Pemerintah Rumania mengatakan siap menerima 100.000 pekerja non-Uni Eropa pada tahun 2023. Rumania membuka pintunya bagi pekerja terampil dari Bangladesh, dengan pekerjaan di sektor pertanian, konstruksi, dan jasa.
Sementara di Hongaria, ada lebih dari 4,7 juta pekerja dan 85.000 di antaranya adalah orang asing, menurut Kantor Pusat Statistik Hongaria.

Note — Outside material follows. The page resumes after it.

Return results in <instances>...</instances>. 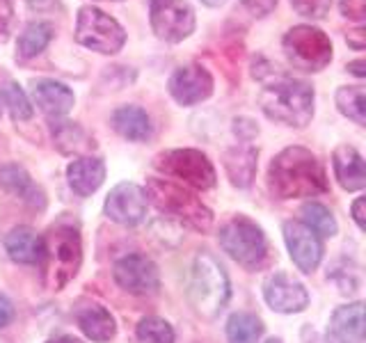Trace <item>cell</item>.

Situasi serupa juga bisa dilihat di Polandia. Tomasz Danel, wakil konsul Kedutaan Besar Polandia di Manila, mengatakan kepada portal berita online yang berbasis di Filipina, The Freeman, bahwa Polandia membutuhkan pekerja konstruksi, tukang las, tukang pipa, pengemudi, dan pekerja kerah biru lainnya.
"Polandia menjadi semakin populer di kalangan orang Filipina sebagai negara tujuan untuk bekerja dan jumlahnya terus bertambah setiap tahun," kata Danel.
Sebuah studi oleh Institut Ekonomi Polandia dan bank pembangunan Polandia, BGK, menunjukkan bahwa satu dari tiap empat perusahaan di Polandia mempekerjakan orang asing yang bukan warga negara Uni Eropa.
Sementara di Republik Ceko, hampir satu juta orang asing bekerja di sana per akhir Desember 2022, menurut data resmi pemerintah. Jumlah ini setara dengan 15% dari tenaga kerja dewasa. Kurang dari setengahnya berasal dari negara-negara UE.
Di sebagian besar negara CEE, integrasi tetap menjadi masalah. Namun ini bukan hambatan bagi Shourya Singh dari India. "Secara profesional, saya tidak melihat banyak kekurangan, kecuali di bidang bahasa," katanya kepada DW sambil tersenyum. "Dan dengan bantuan Google Translate, tentunya."